* [AIM] All entries are to be given again verbatim.

──────────

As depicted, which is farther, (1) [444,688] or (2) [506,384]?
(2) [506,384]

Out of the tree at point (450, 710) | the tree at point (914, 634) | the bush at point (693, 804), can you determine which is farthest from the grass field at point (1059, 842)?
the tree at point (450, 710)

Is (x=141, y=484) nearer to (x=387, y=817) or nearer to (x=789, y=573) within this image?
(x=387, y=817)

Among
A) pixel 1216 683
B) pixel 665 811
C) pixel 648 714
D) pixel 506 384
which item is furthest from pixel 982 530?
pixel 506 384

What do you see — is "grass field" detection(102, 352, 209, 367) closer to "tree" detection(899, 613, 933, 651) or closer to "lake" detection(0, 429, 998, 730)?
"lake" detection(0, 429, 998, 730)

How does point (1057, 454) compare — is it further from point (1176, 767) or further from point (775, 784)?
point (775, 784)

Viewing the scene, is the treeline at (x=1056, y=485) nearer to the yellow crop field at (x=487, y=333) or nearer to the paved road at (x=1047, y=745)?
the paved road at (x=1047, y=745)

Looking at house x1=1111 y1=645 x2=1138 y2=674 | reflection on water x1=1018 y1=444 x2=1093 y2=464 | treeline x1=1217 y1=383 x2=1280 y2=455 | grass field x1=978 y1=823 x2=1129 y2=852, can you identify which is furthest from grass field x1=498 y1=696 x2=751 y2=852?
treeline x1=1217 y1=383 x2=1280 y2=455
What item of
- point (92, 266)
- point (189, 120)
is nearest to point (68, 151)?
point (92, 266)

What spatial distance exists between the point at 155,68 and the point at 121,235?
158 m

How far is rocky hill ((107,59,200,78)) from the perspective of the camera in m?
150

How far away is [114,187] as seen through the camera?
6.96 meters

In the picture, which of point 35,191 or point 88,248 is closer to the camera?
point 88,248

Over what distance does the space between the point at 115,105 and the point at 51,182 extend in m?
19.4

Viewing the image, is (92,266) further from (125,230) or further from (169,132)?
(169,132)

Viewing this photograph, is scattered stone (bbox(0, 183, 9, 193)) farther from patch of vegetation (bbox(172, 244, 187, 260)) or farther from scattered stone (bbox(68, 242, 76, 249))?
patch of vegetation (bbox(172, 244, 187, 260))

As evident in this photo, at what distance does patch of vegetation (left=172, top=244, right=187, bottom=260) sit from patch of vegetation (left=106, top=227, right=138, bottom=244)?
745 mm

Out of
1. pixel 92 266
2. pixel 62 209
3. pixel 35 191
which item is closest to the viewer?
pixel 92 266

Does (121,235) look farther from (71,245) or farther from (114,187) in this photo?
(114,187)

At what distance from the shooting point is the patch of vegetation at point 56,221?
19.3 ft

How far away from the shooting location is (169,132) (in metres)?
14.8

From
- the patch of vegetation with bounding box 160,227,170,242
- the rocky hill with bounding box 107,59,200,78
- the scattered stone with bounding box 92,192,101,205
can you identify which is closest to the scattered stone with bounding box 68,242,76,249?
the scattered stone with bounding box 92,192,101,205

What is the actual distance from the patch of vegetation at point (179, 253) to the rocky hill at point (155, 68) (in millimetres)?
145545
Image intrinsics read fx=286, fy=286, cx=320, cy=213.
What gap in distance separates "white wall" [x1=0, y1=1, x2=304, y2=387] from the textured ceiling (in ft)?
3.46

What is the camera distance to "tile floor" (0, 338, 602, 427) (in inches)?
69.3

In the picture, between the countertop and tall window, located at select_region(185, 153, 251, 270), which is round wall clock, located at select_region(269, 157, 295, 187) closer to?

──────────

* [THE RESPONSE]
As depicted, which is farther, (1) [444,688] or (2) [506,384]?
(2) [506,384]

Out of the tree at point (450, 710) | the tree at point (914, 634) | the bush at point (693, 804), can you determine which is farthest from the grass field at point (1059, 842)?
the tree at point (450, 710)

Is (x=141, y=484) nearer to (x=387, y=817) or nearer to (x=789, y=573) within this image?
(x=387, y=817)

Among
A) pixel 1216 683
B) pixel 665 811
C) pixel 648 714
D) pixel 506 384
which item is furthest from pixel 982 530?
pixel 506 384

What do you see — is "grass field" detection(102, 352, 209, 367) closer to "tree" detection(899, 613, 933, 651) or closer to "lake" detection(0, 429, 998, 730)?
"lake" detection(0, 429, 998, 730)

How does point (1057, 454) compare — is it further from point (1176, 767) or further from point (775, 784)?
point (775, 784)

Viewing the scene, is the treeline at (x=1056, y=485) nearer to the yellow crop field at (x=487, y=333) or nearer to the paved road at (x=1047, y=745)?
the paved road at (x=1047, y=745)

Looking at house x1=1111 y1=645 x2=1138 y2=674 | reflection on water x1=1018 y1=444 x2=1093 y2=464 | treeline x1=1217 y1=383 x2=1280 y2=455 | grass field x1=978 y1=823 x2=1129 y2=852, can you identify which is furthest from grass field x1=498 y1=696 x2=751 y2=852?
treeline x1=1217 y1=383 x2=1280 y2=455
What item of
- point (92, 266)
- point (189, 120)
is nearest to point (68, 151)?
point (92, 266)

What spatial distance exists between the point at 155,68 and the point at 121,235?
158 m

How far is rocky hill ((107,59,200,78)) from the perspective of the camera in m?
150

How far away is [114,187] as seen through the camera?
6.96 meters

In the picture, which of point 35,191 or point 88,248 is closer to the camera?
point 88,248

Over what distance does the space between the point at 115,105 and the point at 51,182 extend in m?
19.4

Viewing the image, is (92,266) further from (125,230) or further from (169,132)?
(169,132)

Viewing this photograph, is scattered stone (bbox(0, 183, 9, 193)) farther from patch of vegetation (bbox(172, 244, 187, 260)) or farther from scattered stone (bbox(68, 242, 76, 249))?
patch of vegetation (bbox(172, 244, 187, 260))

As evident in this photo, at what distance does patch of vegetation (left=172, top=244, right=187, bottom=260) sit from patch of vegetation (left=106, top=227, right=138, bottom=244)?
745 mm

Out of
1. pixel 92 266
2. pixel 62 209
3. pixel 35 191
which item is closest to the viewer?
pixel 92 266

Does (121,235) look farther from (71,245) or farther from (114,187) in this photo?
(114,187)

At what distance from the shooting point is the patch of vegetation at point 56,221?
19.3 ft

How far away from the shooting location is (169,132) (in metres)?
14.8

From
- the patch of vegetation with bounding box 160,227,170,242
- the rocky hill with bounding box 107,59,200,78
- the scattered stone with bounding box 92,192,101,205
can you identify which is closest to the scattered stone with bounding box 68,242,76,249?
the scattered stone with bounding box 92,192,101,205

What is the actual distance from the patch of vegetation at point (179, 253) to the rocky hill at point (155, 68) (in millimetres)?
145545
Image intrinsics read fx=286, fy=286, cx=320, cy=213.
What gap in distance separates "white wall" [x1=0, y1=1, x2=304, y2=387] from the textured ceiling (in ft)?
3.46

What is the camera distance to "tile floor" (0, 338, 602, 427) (in inches)?
69.3

In the picture, between the countertop and tall window, located at select_region(185, 153, 251, 270), which is round wall clock, located at select_region(269, 157, 295, 187) closer to?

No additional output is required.